P165 incorporates (is incorporated in) and digitazation
This is a guideline about the conditions it can be said that a digitization of a physical object incorporates an information object that the physical object that was digitized carries.
An important class of E90 Symbolic Objects consists of arrangements of instances of a finite set of symbols, such as the character types of an alphabet, following rules of arrangement that make the relative order of the symbols unambiguous, such as writing symbols regularly spaced, in regularly spaced lines, aggregated into paragraphs etc. Most texts, but also diagrams such as metro maps fall under this category, because they represent stations and their connections in a way only loosely related to their actual geometry. The rules for the arrangements of symbols quantify relative positions so that they can unambiguously be interpreted as logical structures or grammars. For instance, inter-word spaces are sufficiently larger than inter-character spaces not to confuse them. We denote these objects as “formal symbol structures”. Common to them is the property that there is a minimal resolution under which they are still “readable”, i.e. under which the used kinds of symbols can be distinguished and the logical role of their relative positions unambiguously be interpreted. This even holds for melodies expressed in some musical key. If the digitization of a physical carrier of such a formal symbol structure is carried out in the necessary resolution and coverage, the complete symbolic content of the physical carrier will also be readable in a representation of the reproducing digital object, as well known from operating paper scanners. Then, the digital object will incorporate (P165 incorporates) the symbolic object on the physical carrier.

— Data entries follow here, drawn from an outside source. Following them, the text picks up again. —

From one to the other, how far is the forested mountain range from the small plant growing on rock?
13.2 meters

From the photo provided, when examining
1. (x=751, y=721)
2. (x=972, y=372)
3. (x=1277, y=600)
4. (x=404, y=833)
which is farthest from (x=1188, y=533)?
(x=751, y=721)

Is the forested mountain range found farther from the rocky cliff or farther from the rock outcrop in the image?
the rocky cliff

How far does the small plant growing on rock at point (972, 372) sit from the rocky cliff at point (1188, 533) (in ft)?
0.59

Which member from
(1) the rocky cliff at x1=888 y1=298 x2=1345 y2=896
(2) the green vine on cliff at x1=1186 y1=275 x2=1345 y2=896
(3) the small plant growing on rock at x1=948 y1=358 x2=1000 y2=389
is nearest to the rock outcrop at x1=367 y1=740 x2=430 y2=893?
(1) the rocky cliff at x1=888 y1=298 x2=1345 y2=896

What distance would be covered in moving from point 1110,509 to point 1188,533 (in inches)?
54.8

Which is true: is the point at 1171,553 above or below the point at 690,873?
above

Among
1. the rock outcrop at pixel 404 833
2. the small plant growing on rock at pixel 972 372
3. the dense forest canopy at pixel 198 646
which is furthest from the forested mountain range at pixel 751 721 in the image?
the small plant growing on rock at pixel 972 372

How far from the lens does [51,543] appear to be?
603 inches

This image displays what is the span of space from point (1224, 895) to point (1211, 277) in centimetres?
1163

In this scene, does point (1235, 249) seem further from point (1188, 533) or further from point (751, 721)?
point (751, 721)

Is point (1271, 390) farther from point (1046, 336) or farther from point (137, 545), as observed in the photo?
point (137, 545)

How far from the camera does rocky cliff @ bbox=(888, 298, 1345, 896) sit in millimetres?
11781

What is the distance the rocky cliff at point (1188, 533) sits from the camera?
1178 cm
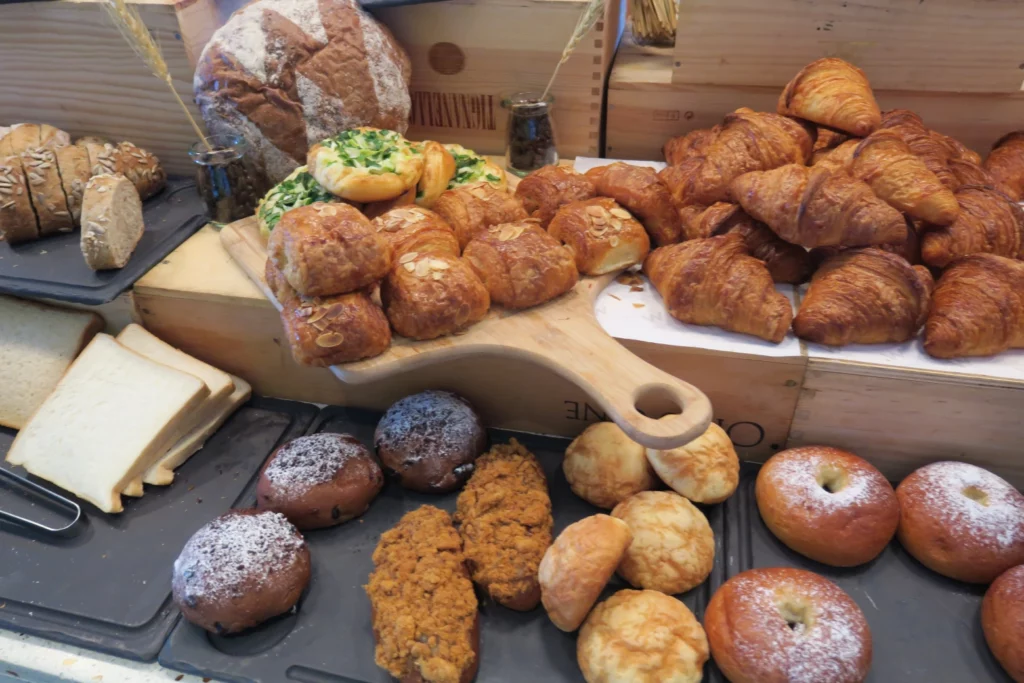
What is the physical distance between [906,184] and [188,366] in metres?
1.75

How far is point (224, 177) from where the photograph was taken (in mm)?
1884

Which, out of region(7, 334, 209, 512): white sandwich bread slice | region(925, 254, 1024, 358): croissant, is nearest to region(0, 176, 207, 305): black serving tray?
region(7, 334, 209, 512): white sandwich bread slice

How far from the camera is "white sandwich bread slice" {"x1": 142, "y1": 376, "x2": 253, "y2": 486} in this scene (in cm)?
162

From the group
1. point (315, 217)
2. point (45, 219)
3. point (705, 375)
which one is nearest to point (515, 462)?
point (705, 375)

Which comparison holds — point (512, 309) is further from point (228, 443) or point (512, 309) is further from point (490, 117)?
point (490, 117)

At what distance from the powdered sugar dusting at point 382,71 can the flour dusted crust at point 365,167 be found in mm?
305

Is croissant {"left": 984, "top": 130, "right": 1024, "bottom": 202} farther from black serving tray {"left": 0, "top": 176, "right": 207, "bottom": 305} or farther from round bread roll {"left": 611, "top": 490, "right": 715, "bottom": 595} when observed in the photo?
black serving tray {"left": 0, "top": 176, "right": 207, "bottom": 305}

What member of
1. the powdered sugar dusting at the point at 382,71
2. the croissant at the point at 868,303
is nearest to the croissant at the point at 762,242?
the croissant at the point at 868,303

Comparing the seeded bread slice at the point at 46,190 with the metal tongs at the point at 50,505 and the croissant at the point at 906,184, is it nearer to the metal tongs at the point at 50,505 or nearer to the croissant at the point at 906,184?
the metal tongs at the point at 50,505

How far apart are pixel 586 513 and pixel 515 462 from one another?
7.9 inches

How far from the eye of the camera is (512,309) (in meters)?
1.52

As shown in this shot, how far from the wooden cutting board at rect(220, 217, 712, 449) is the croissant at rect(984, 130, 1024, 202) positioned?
3.71ft

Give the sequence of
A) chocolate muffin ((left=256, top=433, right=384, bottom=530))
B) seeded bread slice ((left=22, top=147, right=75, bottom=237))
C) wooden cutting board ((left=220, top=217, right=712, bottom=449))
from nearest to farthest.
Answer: wooden cutting board ((left=220, top=217, right=712, bottom=449)), chocolate muffin ((left=256, top=433, right=384, bottom=530)), seeded bread slice ((left=22, top=147, right=75, bottom=237))

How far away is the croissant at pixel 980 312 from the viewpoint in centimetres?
135
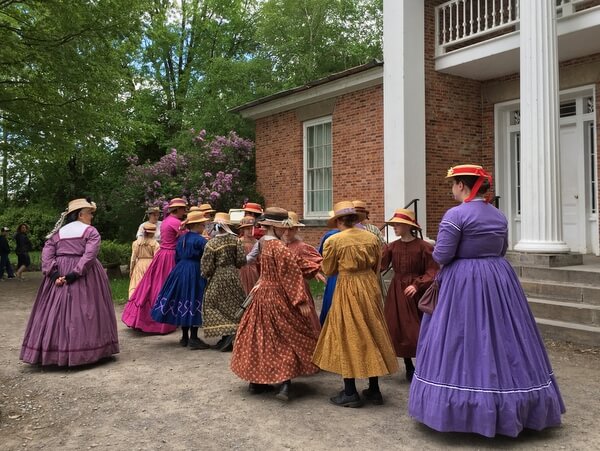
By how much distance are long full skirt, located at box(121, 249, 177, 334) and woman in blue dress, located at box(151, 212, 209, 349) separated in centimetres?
80

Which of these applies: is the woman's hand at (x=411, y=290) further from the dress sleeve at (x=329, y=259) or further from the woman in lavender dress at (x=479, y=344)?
the woman in lavender dress at (x=479, y=344)

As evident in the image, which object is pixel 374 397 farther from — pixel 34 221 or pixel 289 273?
pixel 34 221

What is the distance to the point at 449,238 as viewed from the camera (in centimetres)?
393

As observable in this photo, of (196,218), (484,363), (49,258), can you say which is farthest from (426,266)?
(49,258)

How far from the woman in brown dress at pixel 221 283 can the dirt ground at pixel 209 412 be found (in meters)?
0.42

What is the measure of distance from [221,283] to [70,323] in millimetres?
1646

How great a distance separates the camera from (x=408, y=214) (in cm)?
519

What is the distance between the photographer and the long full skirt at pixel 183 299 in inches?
269

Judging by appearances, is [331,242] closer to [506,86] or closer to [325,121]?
[506,86]

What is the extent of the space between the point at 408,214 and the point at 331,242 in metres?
0.94

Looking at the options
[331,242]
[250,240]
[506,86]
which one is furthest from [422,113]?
[331,242]

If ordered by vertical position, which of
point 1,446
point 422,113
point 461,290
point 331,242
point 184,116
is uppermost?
point 184,116

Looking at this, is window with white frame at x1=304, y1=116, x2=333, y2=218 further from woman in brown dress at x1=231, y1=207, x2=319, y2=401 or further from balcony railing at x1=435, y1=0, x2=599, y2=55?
woman in brown dress at x1=231, y1=207, x2=319, y2=401

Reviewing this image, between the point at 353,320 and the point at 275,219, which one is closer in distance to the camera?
the point at 353,320
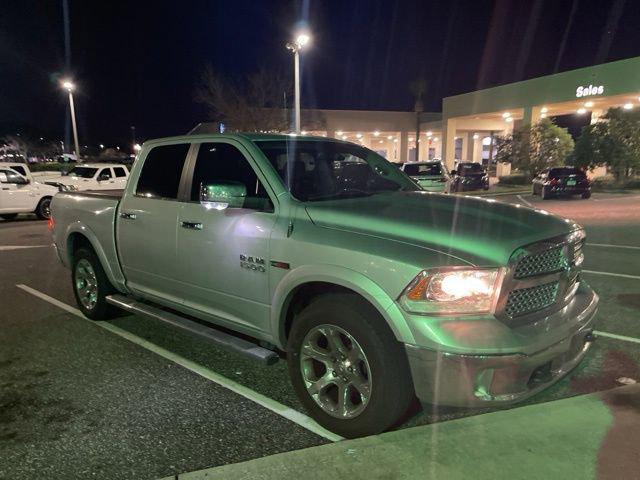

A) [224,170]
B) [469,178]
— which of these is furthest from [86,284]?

Ambiguity about this property may, for instance, arise if some characters are badly readable on the original. For practical reasons, we recommend not to regard such minor shortcomings of the original as a reason to question the P165 incorporates relation of the digital representation, as long as the overall sense (or score) is recognizable, in particular, if the intended meaning can be guessed equally well from the original as from the digital representation. The same holds for minor flaws in the digital representation itself.
In contrast, for symbolic objects in a non-discrete form, such as paintings, there is no clear minimal resolution and the actual color reflection behavior cannot be reproduced digitally with current means. As long as this is the case, the digitized image cannot be said to incorporate the original, it only “P138 represents” it. (For audio recordings, there is no equivalent to P138 represents, and the more general P67 refers to should be employed). Actually, the symbolic object a physical object carries is not uniquely defined by the physical carrier but depends on the type of the symbolic object defined in a model, which in turn serves a purpose of representation. If, for instance, the original is a manuscript, a digitized image may incorporate its text, which is instantiated and defined as a symbolic object of type “character sequence” in an information system. However other research-relevant optical features, which belong to richer symbolic properties of the manuscript surface, such as colors, may not be resolved by the image. This richer definition of a symbolic object carried by the physical object would not be incorporated in the digitized image. In other words, the type of the symbolic object that is described to be carried by the physical object determines the features under consideration and hence allows for deciding if the digitized image has sufficient qualities to incorporate it. At the time of writing there is still no good typology of symbolic objects with respect to the relevant representational feature types.